■ Items:

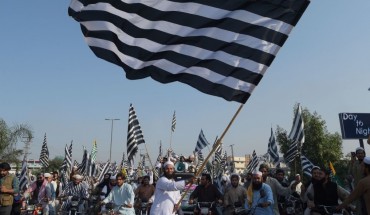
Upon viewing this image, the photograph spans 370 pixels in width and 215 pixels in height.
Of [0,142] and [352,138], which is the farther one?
[0,142]

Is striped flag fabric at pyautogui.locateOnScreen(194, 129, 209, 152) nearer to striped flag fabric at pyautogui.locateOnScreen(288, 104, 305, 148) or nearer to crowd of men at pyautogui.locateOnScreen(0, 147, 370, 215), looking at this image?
striped flag fabric at pyautogui.locateOnScreen(288, 104, 305, 148)

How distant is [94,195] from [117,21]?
9.23 m

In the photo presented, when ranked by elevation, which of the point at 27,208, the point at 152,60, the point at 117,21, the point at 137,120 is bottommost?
the point at 27,208

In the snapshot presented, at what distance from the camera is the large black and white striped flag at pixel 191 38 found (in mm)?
5598

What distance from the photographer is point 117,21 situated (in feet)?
19.7

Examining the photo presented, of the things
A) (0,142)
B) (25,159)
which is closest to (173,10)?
(25,159)

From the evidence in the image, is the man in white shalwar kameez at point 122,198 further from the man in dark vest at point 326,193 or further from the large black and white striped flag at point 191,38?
the large black and white striped flag at point 191,38

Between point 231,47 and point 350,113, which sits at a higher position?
point 350,113

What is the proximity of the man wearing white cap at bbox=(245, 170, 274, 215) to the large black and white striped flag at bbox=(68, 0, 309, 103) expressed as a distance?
13.0ft

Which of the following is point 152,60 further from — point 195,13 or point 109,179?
point 109,179

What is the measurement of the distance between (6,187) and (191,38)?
6.66 meters

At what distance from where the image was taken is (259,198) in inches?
356

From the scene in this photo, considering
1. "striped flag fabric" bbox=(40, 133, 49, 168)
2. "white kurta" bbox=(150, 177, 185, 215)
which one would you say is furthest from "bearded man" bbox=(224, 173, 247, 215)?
"striped flag fabric" bbox=(40, 133, 49, 168)

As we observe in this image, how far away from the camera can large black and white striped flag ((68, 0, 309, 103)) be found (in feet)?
18.4
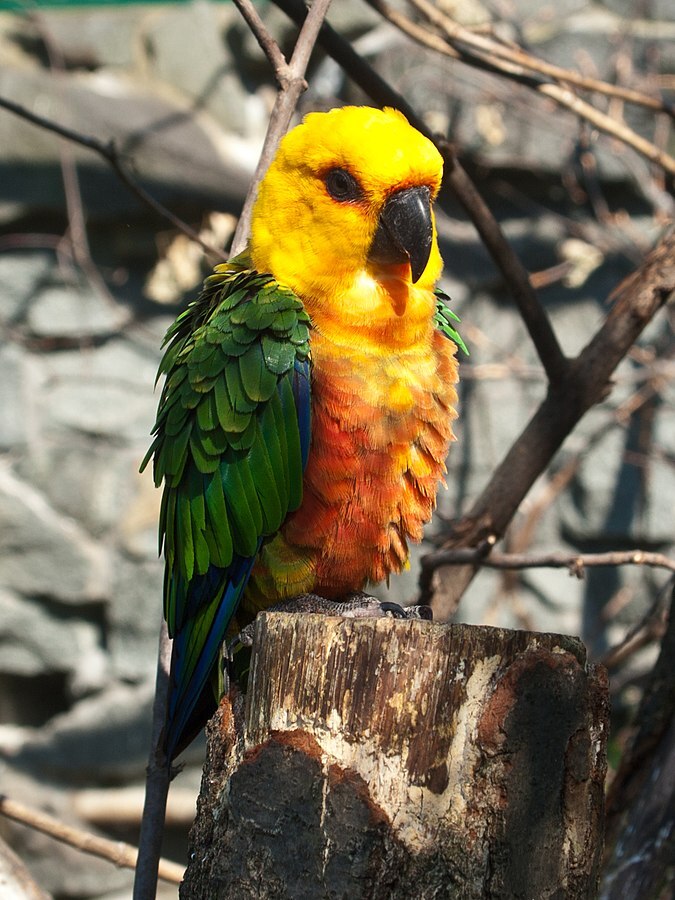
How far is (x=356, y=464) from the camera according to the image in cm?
199

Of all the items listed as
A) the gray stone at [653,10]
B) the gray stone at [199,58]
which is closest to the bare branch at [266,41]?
the gray stone at [199,58]

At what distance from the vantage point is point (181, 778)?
436 centimetres

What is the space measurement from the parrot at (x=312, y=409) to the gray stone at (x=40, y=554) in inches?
97.2

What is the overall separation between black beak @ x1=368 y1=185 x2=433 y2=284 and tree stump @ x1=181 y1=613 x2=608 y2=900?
890 mm

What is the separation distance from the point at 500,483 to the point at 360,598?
56cm

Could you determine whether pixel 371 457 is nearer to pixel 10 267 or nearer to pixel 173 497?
pixel 173 497

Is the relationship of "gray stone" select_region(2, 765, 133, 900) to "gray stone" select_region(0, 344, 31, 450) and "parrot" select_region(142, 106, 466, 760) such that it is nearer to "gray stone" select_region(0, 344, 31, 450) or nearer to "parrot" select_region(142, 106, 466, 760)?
"gray stone" select_region(0, 344, 31, 450)

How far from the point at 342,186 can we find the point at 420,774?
121 centimetres

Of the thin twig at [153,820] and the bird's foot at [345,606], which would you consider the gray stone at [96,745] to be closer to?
the thin twig at [153,820]

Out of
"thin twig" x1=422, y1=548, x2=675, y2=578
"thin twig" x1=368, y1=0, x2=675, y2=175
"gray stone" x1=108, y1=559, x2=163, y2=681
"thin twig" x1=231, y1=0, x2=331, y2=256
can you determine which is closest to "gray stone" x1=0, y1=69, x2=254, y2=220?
"gray stone" x1=108, y1=559, x2=163, y2=681

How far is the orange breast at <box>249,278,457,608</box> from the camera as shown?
199 centimetres

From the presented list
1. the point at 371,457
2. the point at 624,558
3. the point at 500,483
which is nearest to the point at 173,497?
the point at 371,457

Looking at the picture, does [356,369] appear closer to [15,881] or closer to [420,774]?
[420,774]

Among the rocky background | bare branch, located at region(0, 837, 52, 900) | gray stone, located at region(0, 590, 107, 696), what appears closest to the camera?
bare branch, located at region(0, 837, 52, 900)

■ Stated goal: Take the listing above and restate it word for word, without its pictures.

■ Right answer:
Upon viewing this image, the photograph spans 370 pixels in width and 215 pixels in height.
Of [0,142] and [352,138], which is the farther one?
[0,142]

Is striped flag fabric at pyautogui.locateOnScreen(194, 129, 209, 152) nearer to striped flag fabric at pyautogui.locateOnScreen(288, 104, 305, 148) or nearer to crowd of men at pyautogui.locateOnScreen(0, 147, 370, 215), looking at this image?
striped flag fabric at pyautogui.locateOnScreen(288, 104, 305, 148)

How distant is [94,195] from [117,21]?
9.23 m

In the photo presented, when ranked by elevation, which of the point at 27,208, the point at 152,60, the point at 117,21, the point at 137,120 is bottommost?
the point at 27,208

In the snapshot presented, at what distance from the camera is the large black and white striped flag at pixel 191 38 found (in mm)?
5598

What distance from the photographer is point 117,21 situated (in feet)?
19.7

Examining the photo presented, of the things
A) (0,142)
B) (25,159)
which is closest to (173,10)?
(25,159)

From the evidence in the image, is the man in white shalwar kameez at point 122,198 further from the man in dark vest at point 326,193 or further from the large black and white striped flag at point 191,38?
the large black and white striped flag at point 191,38

Between point 231,47 and point 350,113, which sits at a higher position?
point 350,113

What is the proximity of the man wearing white cap at bbox=(245, 170, 274, 215) to the large black and white striped flag at bbox=(68, 0, 309, 103) expressed as a distance?
13.0ft

Which of the following is point 152,60 further from — point 195,13 or point 109,179?
point 109,179

What is the measurement of the distance between (6,187) and (191,38)?
6.66 meters

At what distance from where the image was taken is (259,198) in inches?
356

From the scene in this photo, considering
1. "striped flag fabric" bbox=(40, 133, 49, 168)
2. "white kurta" bbox=(150, 177, 185, 215)
which one would you say is furthest from "bearded man" bbox=(224, 173, 247, 215)?
"striped flag fabric" bbox=(40, 133, 49, 168)

As we observe in this image, how far away from the camera can large black and white striped flag ((68, 0, 309, 103)) be found (in feet)?
18.4
How far is (x=356, y=464) from the camera according to the image in cm?
199

Of all the items listed as
A) the gray stone at [653,10]
B) the gray stone at [199,58]
which is closest to the bare branch at [266,41]?
the gray stone at [199,58]

At what distance from the vantage point is point (181, 778)?
436 centimetres

What is the space measurement from the parrot at (x=312, y=409) to the gray stone at (x=40, y=554) in inches?
97.2

What is the overall separation between black beak @ x1=368 y1=185 x2=433 y2=284 and tree stump @ x1=181 y1=613 x2=608 y2=900?
890 mm

What is the separation distance from the point at 500,483 to the point at 360,598?
56cm

Could you determine whether pixel 371 457 is nearer to pixel 10 267 or nearer to pixel 173 497?
pixel 173 497

Is the relationship of "gray stone" select_region(2, 765, 133, 900) to "gray stone" select_region(0, 344, 31, 450) and "parrot" select_region(142, 106, 466, 760) such that it is nearer to "gray stone" select_region(0, 344, 31, 450) or nearer to "parrot" select_region(142, 106, 466, 760)?
"gray stone" select_region(0, 344, 31, 450)

How far from the point at 342,186 can we find the point at 420,774?
121 centimetres

Of the thin twig at [153,820] and the bird's foot at [345,606], which would you consider the gray stone at [96,745] to be closer to?
the thin twig at [153,820]

Out of
"thin twig" x1=422, y1=548, x2=675, y2=578
"thin twig" x1=368, y1=0, x2=675, y2=175
"gray stone" x1=108, y1=559, x2=163, y2=681
"thin twig" x1=231, y1=0, x2=331, y2=256
can you determine which is closest to "gray stone" x1=0, y1=69, x2=254, y2=220?
"gray stone" x1=108, y1=559, x2=163, y2=681

How far is the orange breast at <box>249,278,457,608</box> from the camera as shown?
199 centimetres

From the presented list
1. the point at 371,457
2. the point at 624,558
3. the point at 500,483
which is nearest to the point at 173,497?
the point at 371,457

Looking at the picture, does [356,369] appear closer to [15,881] or closer to [420,774]?
[420,774]

Among the rocky background | bare branch, located at region(0, 837, 52, 900) | gray stone, located at region(0, 590, 107, 696), what appears closest to the camera?
bare branch, located at region(0, 837, 52, 900)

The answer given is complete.